= ACTION ITEM =
Please return the lines below verbatim, beginning at the one that has "<li>For more information" and stopping after the one that has "four families of", and add no other lines.

= EXERCISE DATA =
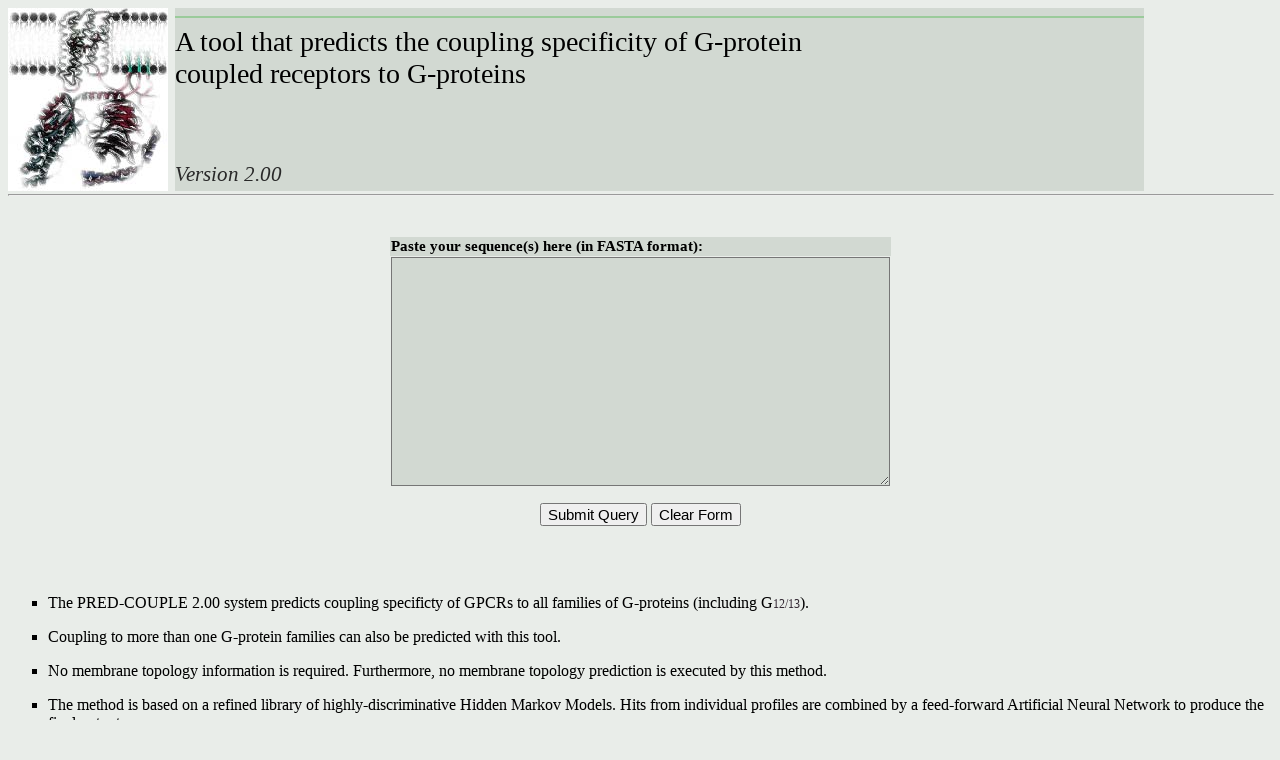

--- FILE ---
content_type: text/html
request_url: http://athina.biol.uoa.gr/bioinformatics/PRED-COUPLE2/
body_size: 3224
content:
<HTML>
<HEAD>

<LINK REL=stylesheet HREF="pred.css" TYPE="text/css">


<TITLE>PRED-COUPLE 2.00 input Page</TITLE>

<BODY>


<table style="height: 172px; width: 1136px;" valign="bottom"
 align="left" cellspacing="0" cellpadding="0" border="0">
  <tbody>
    <tr>

      <td width="10%"><img src="gpcr4g.jpg"></td>
      <td  valign="top" bgcolor="#d2d9d2" width="80%">
      <hr color="#9bcb9b"> <font class="big">A tool that predicts the
coupling specificity of G-protein<br> coupled
receptors to G-proteins</font><BR><BR><BR><BR><BR><FONT class="medium"><i>Version
2.00</i></font></td>

    </tr>
  </tbody>
</table>

<BR><BR><BR><BR><BR><BR><BR><BR>

<font class="normal"> <BR><BR><HR align=center width=100%> <br><br></font>
<CENTER>
<TABLE border=0 cellspacing=0> 
  <TH BGCOLOR=#D2D9D2 align=left> <P class="normal">Paste your
sequence(s) here (in FASTA format):</P> </TH>
     <TR><TD>
	<FORM action=/cgi-bin/bioinformatics/PRED-COUPLE2/pc2++.cgi
method=post>
	<TEXTAREA wrap="virtual"  name=seq rows=15 cols=60></TEXTAREA> 
     </TR></TD>

</TABLE>

<INPUT class="normalc" type=submit  value="Submit Query" >
<INPUT class="normalc" type=reset   value="Clear Form"></P></FORM>
</font>
</CENTER>
<br><br>
<ul>
  <li>The PRED-COUPLE 2.00 system predicts coupling specificty of GPCRs to all families of G-proteins (including
G<font class="smallg">12/13</font>).</li>
</ul>
<ul>
 <li>Coupling to more than one G-protein families can also be predicted with this tool.</li>
</ul>   
<ul>
  <li>No membrane topology information is required. Furthermore,
no membrane topology prediction is executed by this method. </li>
</ul>
<ul>
 <li>The method is based on a refined library of highly-discriminative Hidden Markov Models.  Hits from individual profiles are combined by a feed-forward Artificial Neural Network to produce the final output.</li>
</ul>
<ul>
  <li>Seven (7) transmembrane receptor signatures from the Pfam database
version 17.00 are also applied&nbsp; in order to verify a true GPCR
sequence. When a query sequence is not recognized&nbsp; as&nbsp; a 7
transmembrane receptor a&nbsp; message is shown. <br>
  </li>
</ul>
<ul>
 <li>For more information on the the PRED-COUPLE 2.00 method, please 
consult the <a target=_blank
href="/bioinformatics/PRED-COUPLE2/help.htm"><font
class="big">help page</font></a>

</li>
</ul>
<br>
<br>
<font class="normal">Original papers :<br><br>
<li>"Prediction of the coupling specificity of GPCRs to four families of  
G-proteins using Hidden Markov Models and Artificial Neural Networks"<br>
Sgourakis N.G., Bagos P.G. and Hamodrakas S.J. <i>Submitted 2005</i></li>
<br>
<li>"A method for the prediction of GPCRs coupling specificity to G-proteins using
refined profile Hidden Markov Models"<br>
Sgourakis N.G., Bagos P.G., Papasaikas P.G. and Hamodrakas S.J.<a 
target="_blank" href="http://www.biomedcentral.com/1471-2105/6/104"><i> BMC Bioinformatics, 6:104, 2005</i></a>
<br>
<a target="_blank" href ="
http://www.ncbi.nlm.nih.gov/entrez/query.fcgi?cmd=Retrieve&db=PubMed&list_uids=15847681&dopt=Abstract&holding=f1000">
PubMed  </a>
<br>
<br>
<a target=_blank href="/bioinformatics/PRED-COUPLE/">link to a previous
version of <i>PRED-COUPLE</i></a>
<br>
</BODY></HTML>


--- FILE ---
content_type: text/css
request_url: http://athina.biol.uoa.gr/bioinformatics/PRED-COUPLE2/pred.css
body_size: 1442
content:
.big		{font-size:28px; font:bold;}
.medium 	{font-size:21px; font:bold; color:#292929;}
.normalg 	{font-size:13px; text-align:justify;color:#342934;font-family:Verdana;}
.normal		{font-size:15px; text-align:justify;}
.normalc	{font-size:15px;}
.normalb	{font-size:14px; font:bold;}
.smallg		{font-size:12px; color:#342934;font-family:Verdana;}
.small		{font-size:14px;}
.smallb		{font-size:13px; font:bold;}
.smallest	{font-size:12px;}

= ANSWER SECTION =
 <li>For more information on the the PRED-COUPLE 2.00 method, please 
consult the <a target=_blank
href="/bioinformatics/PRED-COUPLE2/help.htm"><font
class="big">help page</font></a>

</li>
</ul>
<br>
<br>
<font class="normal">Original papers :<br><br>
<li>"Prediction of the coupling specificity of GPCRs to four families of  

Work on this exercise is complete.